BEGIN TEXT SHOWN

Scrape Reddit Forum Data with Python: Posts, Comments, and Pagination

Reddit is one of the best “real-world” scraping playgrounds because you’ll hit the exact problems you see everywhere:

  • pagination
  • inconsistent markup (especially on modern reddit)
  • rate limits / 429s
  • comment pages that can be huge

The key trick is this:

Don’t scrape the modern JS app HTML. Scrape old.reddit.com (server-rendered, stable).

In this guide we’ll build a scraper that:

  1. Crawls a subreddit listing (top/new) across multiple pages.
  2. Extracts post metadata + the post URL.
  3. Fetches comment threads and parses comments.
  4. Exports JSONL so you can stream results safely.

Reddit listing page (old.reddit.com) we’ll scrape

Scale subreddit crawls with ProxiesAPI

Reddit can be rate-limited and geo/IP sensitive at scale. ProxiesAPI helps keep your crawling stable by rotating IPs and smoothing out bursts when you fetch many listing + comment pages.


What we’re scraping

Subreddit listing pages

Example targets:

  • https://old.reddit.com/r/Python/ (hot)
  • https://old.reddit.com/r/Python/new/
  • https://old.reddit.com/r/Python/top/?t=week

Pagination uses an after token via a ?after= query.

Comment pages

Each post has a permalink like:

  • https://old.reddit.com/r/Python/comments/POST_ID/some_title/

Comments are in the server-rendered HTML too.


Setup

python -m venv .venv
source .venv/bin/activate
pip install requests beautifulsoup4 lxml

Step 1: A robust fetch() with retries + polite delays

When scraping Reddit, you want:

  • real User-Agent
  • timeouts
  • retry/backoff for 429/5xx
import random
import time
from typing import Optional

import requests

TIMEOUT = (10, 30)  # connect, read

session = requests.Session()
session.headers.update({
    "User-Agent": (
        "Mozilla/5.0 (compatible; ProxiesAPI-GuidesBot/1.0; +https://proxiesapi.com)"
    )
})


def fetch(url: str, *, max_retries: int = 5) -> str:
    last_exc: Optional[Exception] = None

    for attempt in range(1, max_retries + 1):
        try:
            r = session.get(url, timeout=TIMEOUT)

            # Basic rate-limit handling
            if r.status_code in (429, 503, 502, 500):
                sleep = min(30, 2 ** attempt) + random.random()
                print(f"HTTP {r.status_code} — backoff {sleep:.1f}s (attempt {attempt}/{max_retries})")
                time.sleep(sleep)
                continue

            r.raise_for_status()

            # Small jitter to avoid hammering
            time.sleep(0.8 + random.random())
            return r.text

        except Exception as e:
            last_exc = e
            sleep = min(30, 2 ** attempt) + random.random()
            print(f"error {type(e).__name__} — backoff {sleep:.1f}s")
            time.sleep(sleep)

    raise RuntimeError("failed to fetch") from last_exc

Step 2: Parse posts from a subreddit listing

On old Reddit, posts are usually div.thing elements.

import re
from bs4 import BeautifulSoup


def clean_text(s: str | None) -> str | None:
    if not s:
        return None
    return re.sub(r"\s+", " ", s).strip() or None


def parse_listing(html: str) -> tuple[list[dict], str | None]:
    """Returns (posts, next_after_token)."""
    soup = BeautifulSoup(html, "lxml")

END TEXT SHOWN
BEGIN MATERIAL PROVIDED

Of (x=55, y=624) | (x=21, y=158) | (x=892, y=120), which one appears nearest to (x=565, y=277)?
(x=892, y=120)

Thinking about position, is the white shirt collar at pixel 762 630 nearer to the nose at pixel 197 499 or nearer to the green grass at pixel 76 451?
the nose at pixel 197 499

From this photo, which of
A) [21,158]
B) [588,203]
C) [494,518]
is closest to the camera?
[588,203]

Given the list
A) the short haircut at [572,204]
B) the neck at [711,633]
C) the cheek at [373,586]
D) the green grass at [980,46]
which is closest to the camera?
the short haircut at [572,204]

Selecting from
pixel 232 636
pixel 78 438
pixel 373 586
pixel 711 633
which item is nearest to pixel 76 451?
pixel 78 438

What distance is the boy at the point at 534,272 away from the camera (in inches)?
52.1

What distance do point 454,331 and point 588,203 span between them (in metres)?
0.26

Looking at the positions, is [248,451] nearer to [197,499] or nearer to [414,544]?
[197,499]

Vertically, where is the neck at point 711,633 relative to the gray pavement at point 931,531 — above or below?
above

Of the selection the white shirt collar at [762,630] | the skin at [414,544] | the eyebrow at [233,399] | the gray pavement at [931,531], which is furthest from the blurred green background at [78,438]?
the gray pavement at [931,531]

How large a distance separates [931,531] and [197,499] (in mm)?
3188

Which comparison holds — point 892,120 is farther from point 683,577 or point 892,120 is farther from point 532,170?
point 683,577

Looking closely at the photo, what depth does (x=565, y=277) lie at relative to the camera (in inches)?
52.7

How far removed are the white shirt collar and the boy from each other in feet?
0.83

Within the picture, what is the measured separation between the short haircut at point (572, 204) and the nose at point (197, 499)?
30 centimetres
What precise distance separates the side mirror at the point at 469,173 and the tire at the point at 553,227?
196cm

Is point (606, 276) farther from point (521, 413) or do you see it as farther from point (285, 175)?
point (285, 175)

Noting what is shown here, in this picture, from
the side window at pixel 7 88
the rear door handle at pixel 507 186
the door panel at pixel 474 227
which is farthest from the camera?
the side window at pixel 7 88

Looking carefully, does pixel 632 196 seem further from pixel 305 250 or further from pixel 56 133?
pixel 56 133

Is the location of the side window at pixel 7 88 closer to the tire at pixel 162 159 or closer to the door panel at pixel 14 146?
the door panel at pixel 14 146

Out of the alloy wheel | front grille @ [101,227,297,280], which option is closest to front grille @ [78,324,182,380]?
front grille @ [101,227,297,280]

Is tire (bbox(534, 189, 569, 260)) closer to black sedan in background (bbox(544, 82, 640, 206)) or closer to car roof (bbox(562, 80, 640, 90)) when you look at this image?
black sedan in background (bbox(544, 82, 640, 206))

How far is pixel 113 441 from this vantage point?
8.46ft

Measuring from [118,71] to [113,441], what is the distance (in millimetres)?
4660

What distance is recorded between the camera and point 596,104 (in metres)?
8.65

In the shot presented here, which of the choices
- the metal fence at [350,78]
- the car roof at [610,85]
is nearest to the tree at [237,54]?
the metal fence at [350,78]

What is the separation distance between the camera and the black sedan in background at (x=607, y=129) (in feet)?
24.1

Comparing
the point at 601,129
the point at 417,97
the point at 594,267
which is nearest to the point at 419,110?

END MATERIAL PROVIDED

**JOB 1**
Answer these questions about the Reddit scraping guide:
(a) Which site does the guide say to scrape instead of the modern JS app HTML?
(b) What does pagination on the listing pages use?
(c) Which HTTP status codes make fetch() back off and retry?
**JOB 2**
Please extract every line of the records that contains the word "feet". Case counts.
The records are unrelated to the text.

**FINAL RESULT 1**
(a) old.reddit.com
(b) An after token via a ?after= query
(c) 429, 503, 502 and 500

**FINAL RESULT 2**
How far removed are the white shirt collar and the boy from each other in feet?
What is the separation distance between the camera and the black sedan in background at (x=607, y=129) (in feet)?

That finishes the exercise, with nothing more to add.